Hydrogen sulfide is a weak acid when dissolved in water, and can act as a catalyst in the absorption of atomic hydrogen in steel, promoting sulfide stress cracking (SSC) in high strength steels. Polysulfides and sulfanes (free acid forms of polysulfides) may be formed when hydrogen sulfide reacts with elemental sulfur. These sulfanes are produced along with other gaseous constituents. As pressure decreases up the production tubing, the sulfanes dissociate and elemental sulfur precipitates, which can cause plugging.

Iron sulfides are often formed from corrosion reactions, and can be important in corrosion control, especially at lower temperatures and low H2 S partial pressures, where a protective film often forms. However, in order for this protective film to form, the absence of oxygen and chloride salts is required.

In environments with hydrogen sulfide (H2S) corrosion, the most common types include uniform corrosion, pitting corrosion, corrosion fatigue, sulfide stress cracking, hydrogen blistering, hydrogen embrittlement, and stepwise cracking. For more on the theory and mechanisms for each corrosion type, go to the theory page.

Corrosion products include black or blue-black iron sulfides, pyrite, greigite, mackinwaite, kansite, iron oxide (Fe3O4), magnetite, sulfur (S), and sulfur dioxide (SO2 ).


Where Found

H2S corrosion can be found in production wells, flowlines, and during drilling. Areas where H2 S corrosion is common include sucker rods


Prevention / Mitigation

To reduce or prevent corrosion in an H2S environment:
Drilling - High pH, zinc treatments
Production - corrosion inhibitors
Flowlines - Corrosion inhibitors, H2 S scavengers

Predicting corrosion

Sour gas wells may be corrosive if the pH is 6.5 or less, and H2 S concentration is 250 ppm or more.
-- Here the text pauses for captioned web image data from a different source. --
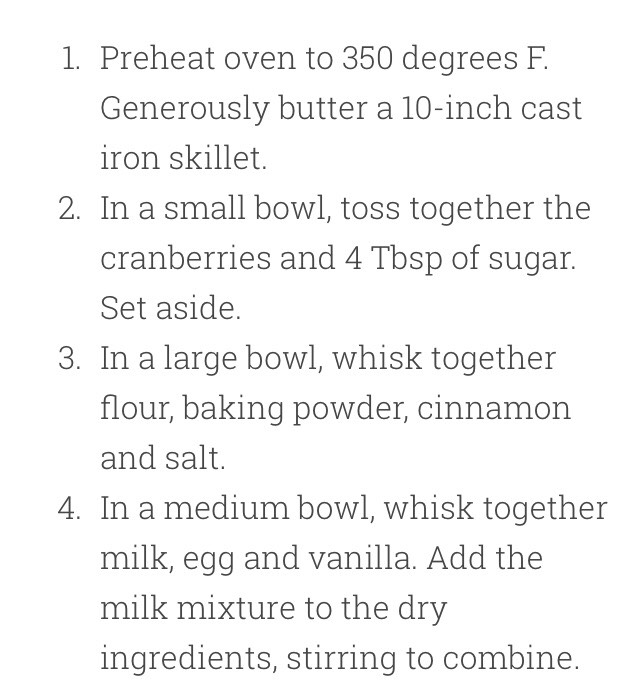 Christmas Cranberry Cobbler 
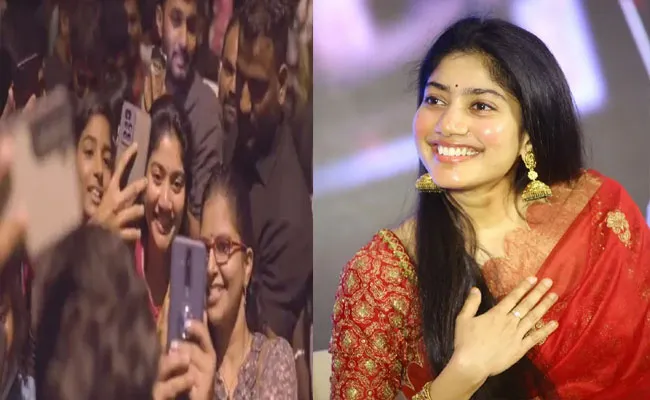 Gargi Actress Sai Pallavi Visits Theatres In Hyderabd Surprises Her Fans - Sakshi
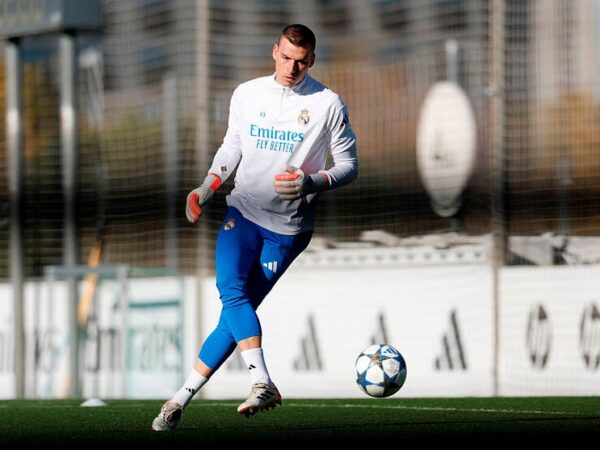 Новини спорту - Шанс для Луніна: українець зіграє замість Куртуа в матчі ЛЧ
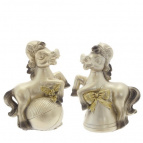 Копилка "Лошадка", L11 W7 H14 см, 2в.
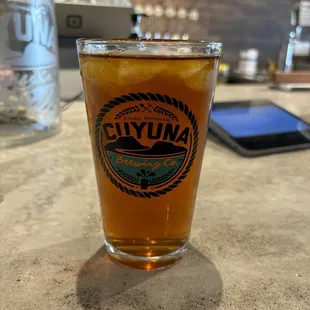 Peach for the Stars! Hard Tea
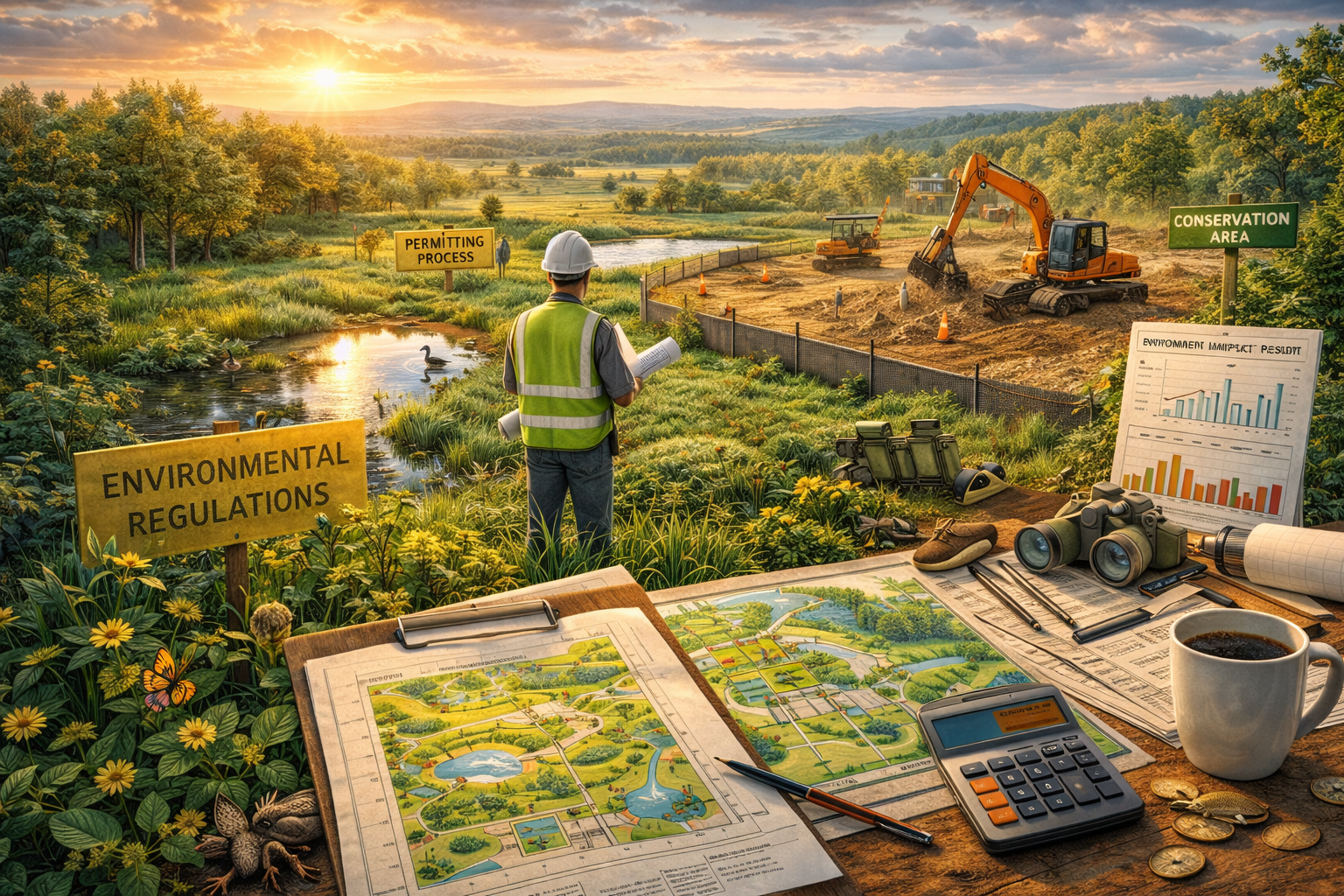 The Impact of Environmental Regulations on Land Development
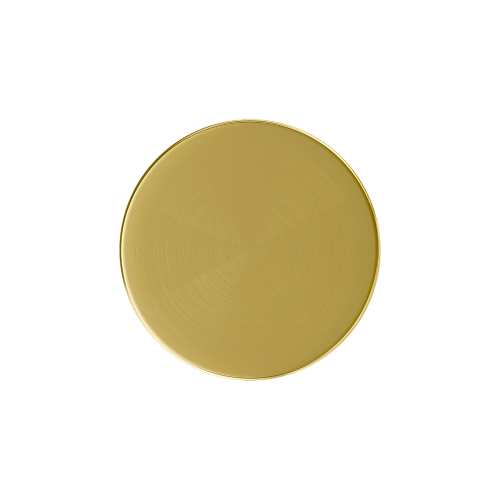 Quadron DRAIN COVER poklopac za odvod sudopera, nano PVD zlato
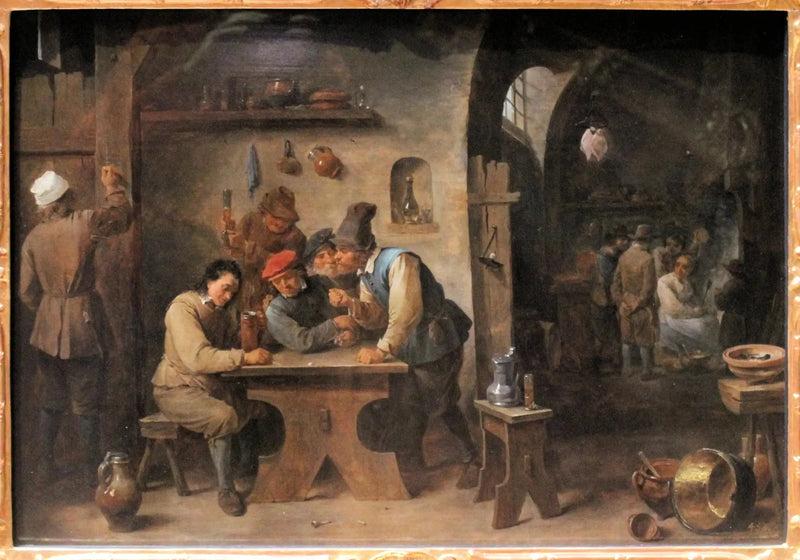 O Julgamento - David Teniers, o Jovem
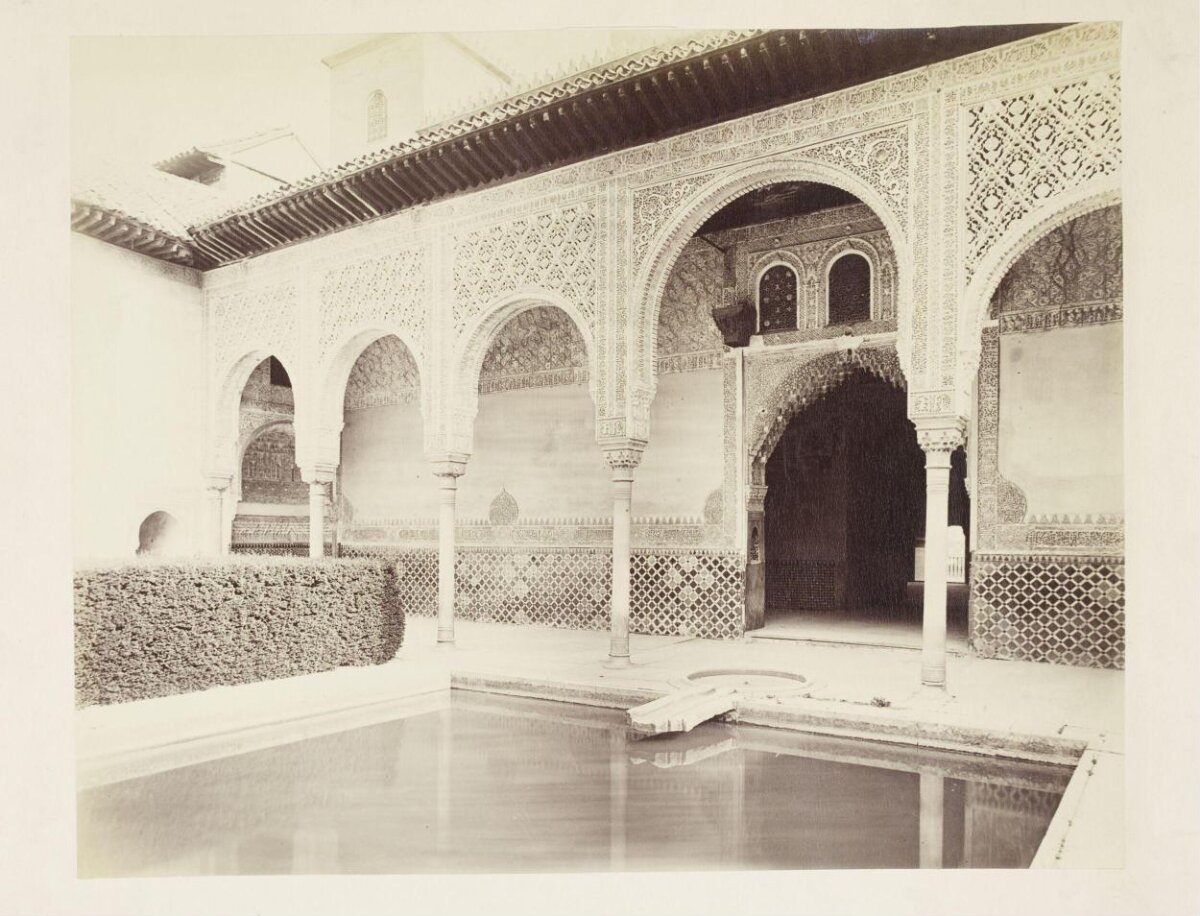 Alhambra Courtyard Reflecting Pool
Pictures - Click on thumbnail to see larger picture

Signs of hydrogen sulfide corrosion include shallow round pits with etched bottoms.
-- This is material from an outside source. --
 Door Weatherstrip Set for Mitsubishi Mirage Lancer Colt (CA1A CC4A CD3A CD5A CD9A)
H2S Attack on sucker rods followed by corrosion fatigue break, caused by alternating stresses.

Sulfide stress cracking occurs when H2 S corrosion is accelerated by stresses.

Hydrogen embrittlement fractures are caused by hydrogen entering the metal and concentrating internally in high-stress areas, making the metal very brittle. Hydrogen induced cracking can also occur if the metal is subjected to cyclic stresses or tensile stress.